12.16.2007

Nonsense.

I appreciate the honesty, but some things I didn't need to know.

The brain is the most powerful sex organ.

Sometimes, I wish you'd get over yourself and suck it up.

I understand you, completely. I just wish I could convey it platonically.

I wish you wouldn't have told me how you once felt about her.

Why do you really think I'm going to Frostburg?

There's no subtle way to tell you what I need to.

Pornography is ruining our relationship.

Your jokes aren't that funny.

I still miss you, sometimes. And I'd like to get to know her, on better terms.

I hate being a "smart kid". I take the hard classes and screw up.

I'm an object, not a person.

This year meant nothing.

All men are created equal, but some are more equal than others.

I hate to ask for help, but I really need some.

You were my first choice; he was my second.

Jealousy is ruining our relationship.

I love my job.

I wish I was single.

I'm afraid.

I've gone too far to try to go back.

I'm too attached to let go.

I wish things would start to make sense.

The truth is ruining our relationship.

High school better not be the best years of my life.

Hearing you sing makes me happy. You sing beautifully. I wish you'd sing for me, just once.

You're a hypochondriac; calm down.

You should start doing what you say you'll do.. where do you think I learned it from?

Mass Communications degree = crummy office job.

Business degree = not my dream.

Things should be simpler.

I'm ruining our relationship.

.++.

"Will someone please call a surgeon who can crack my ribs and repair this broken heart that you're deserting for better company? I can't accept that it's over, and I will block the door like a goalie tending the net in the third quarter of a tied-game rivalry. So just say how to make it right, and I swear I'll do my best to comply. Tell me: am I right to think that there could be nothing better than making you my bride and slowly growing old together?"

"I feel must interject here; you're getting carried away feeling sorry for yourself with these revisions and gaps in history. So let me help you remember: I've made charts and graphs that should finally make it clear -- I've prepared a lecture on why I have to leave! -- so please back away and let me go."
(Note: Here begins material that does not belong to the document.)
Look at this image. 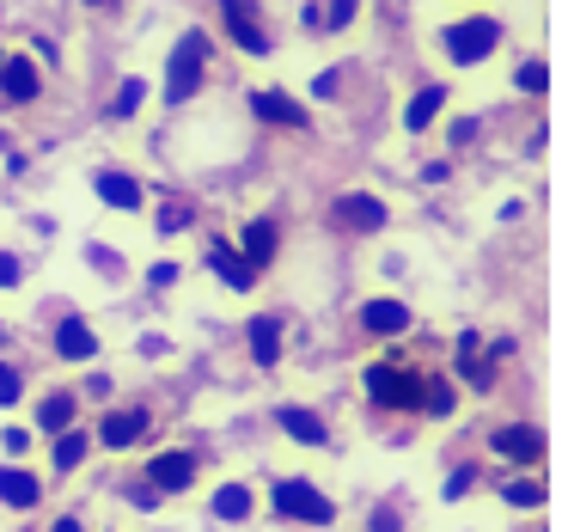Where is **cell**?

"I can't, my darling, I love you so. Tell me: am I right to think that there could be nothing better than making you my bride and slowly growing old together?"

"Don't you feed me lines about some idealistic future; your heart won't heal right if you keep tearing out the sutures."

"I admit that I have made mistakes, and I swear I'll never wrong you again."

"You've got a lure I can't deny, but you've had your chance so say goodbye, say goodbye."